3) Institutionnellement, la négociation commerciale, par définition secrète, n’est pas l’outil pour créer un grand marché, pas plus d’ailleurs que la négociation entre agences de règlementation. La règlementation est la tâche du Législateur.

Revenons aux raisons, regroupées en trois chapitres: la croissance modeste et inégalitaire; le choc des modèles; le risque géopolitique des blocs.
A. La croissance attendue (0,5% par an après 10 ans); l’impact du TTIP est incertain sur la croissance et encore plus sur l’emploi: par ailleurs, l’étude de la Commission ne dit rien de l’impact du TPP sur nos exportations européennes vers le marché américain

i. Croissance modeste, donc insuffisante pour des créations nettes d’emplois. Elle sera modeste parce que:

a) les dotations de facteurs et les niveaux de productivité sont proches;

b) l’intégration est déjà poussée très avant entre US et UE (investissements croisés là où le commerce n’est pas libéralisé)

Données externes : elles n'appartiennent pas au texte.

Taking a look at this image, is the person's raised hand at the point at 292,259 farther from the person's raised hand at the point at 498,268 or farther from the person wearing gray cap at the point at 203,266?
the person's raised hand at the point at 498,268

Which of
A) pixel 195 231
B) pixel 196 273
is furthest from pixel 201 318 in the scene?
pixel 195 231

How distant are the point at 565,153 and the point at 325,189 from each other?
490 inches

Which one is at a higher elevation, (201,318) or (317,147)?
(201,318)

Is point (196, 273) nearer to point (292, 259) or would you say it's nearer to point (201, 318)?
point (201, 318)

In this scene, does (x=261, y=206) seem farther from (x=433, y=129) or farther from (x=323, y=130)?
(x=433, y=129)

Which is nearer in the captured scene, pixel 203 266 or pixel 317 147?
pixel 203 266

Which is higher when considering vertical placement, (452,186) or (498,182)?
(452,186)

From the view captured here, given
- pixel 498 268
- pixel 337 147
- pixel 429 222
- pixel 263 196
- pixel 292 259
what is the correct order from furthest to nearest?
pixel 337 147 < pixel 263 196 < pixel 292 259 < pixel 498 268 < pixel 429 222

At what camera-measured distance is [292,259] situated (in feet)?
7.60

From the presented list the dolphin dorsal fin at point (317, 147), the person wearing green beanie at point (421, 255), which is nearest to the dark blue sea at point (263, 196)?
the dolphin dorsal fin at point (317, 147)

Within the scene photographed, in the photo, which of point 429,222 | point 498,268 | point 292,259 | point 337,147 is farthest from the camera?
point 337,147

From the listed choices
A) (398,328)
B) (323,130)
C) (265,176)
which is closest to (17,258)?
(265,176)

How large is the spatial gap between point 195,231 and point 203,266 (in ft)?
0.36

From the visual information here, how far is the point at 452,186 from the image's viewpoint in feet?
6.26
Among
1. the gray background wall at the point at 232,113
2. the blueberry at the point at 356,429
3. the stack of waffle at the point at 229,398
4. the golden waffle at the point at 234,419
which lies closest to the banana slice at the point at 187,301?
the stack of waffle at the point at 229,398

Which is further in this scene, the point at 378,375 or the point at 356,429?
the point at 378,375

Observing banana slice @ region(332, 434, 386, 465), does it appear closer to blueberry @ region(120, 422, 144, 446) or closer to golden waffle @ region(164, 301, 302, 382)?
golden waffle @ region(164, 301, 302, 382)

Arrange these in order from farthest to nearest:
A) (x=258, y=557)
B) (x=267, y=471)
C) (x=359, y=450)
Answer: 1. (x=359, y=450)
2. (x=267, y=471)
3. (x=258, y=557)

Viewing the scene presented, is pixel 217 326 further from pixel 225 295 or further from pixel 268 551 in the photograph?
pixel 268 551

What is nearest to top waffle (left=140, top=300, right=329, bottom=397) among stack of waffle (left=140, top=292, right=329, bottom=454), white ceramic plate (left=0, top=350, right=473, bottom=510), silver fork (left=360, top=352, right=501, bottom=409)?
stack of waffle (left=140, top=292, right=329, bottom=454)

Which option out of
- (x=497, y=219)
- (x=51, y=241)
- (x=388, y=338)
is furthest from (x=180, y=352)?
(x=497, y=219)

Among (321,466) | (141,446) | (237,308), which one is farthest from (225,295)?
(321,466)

c) Il n’y a plus d’économies d’échelles nouvelles à gagner dans un marché de 800 millions qui ne soient déjà acquises dans les marchés intérieurs américain et européen; seuls Airbus et les centrales nucléaires demandent un marché mondial

ii. croissance divergente: il y aura en Europe des pays gagnants et perdants et, à la différence des USA, l’absence de mécanisme de péréquation entre Etats-membres aggravera la divergence déjà critique entre cœur (l’Allemagne) et périphérie au sein de l’Eurozone

iii. croissance inégalitaire par restructurations/relocalisations suite aux fusions et acquisitions dans les secteurs oligopolistiques à haute valeur ajoutée où UE est en retard sur les USA (Europe absente du numérique). Elles se feront au profit des actionnaires des MNCs et aux dépens des PME et des salariés. La «destruction créatrice» (Schumpeter) est ok pourvu que les destructions ne soient pas surtout d’un côté de l’Atlantique et les créations surtout de l’autre

B. le choc des modèles sociaux: inégalitaire aux USA et diversifiés en Europe

i. avec les MNCs, Amérique et Europe seront mises en concurrence pour les relocalisations; l’arbitrage se fera sur l’emploi et les salaires; or dans certains Etats fédérés américains, les coûts salariaux sont la moitié des coûts allemands et belges. Si deux modèles partagent le même lit, c’est le modèle le plus avancé qui ‘dort sur la carpette’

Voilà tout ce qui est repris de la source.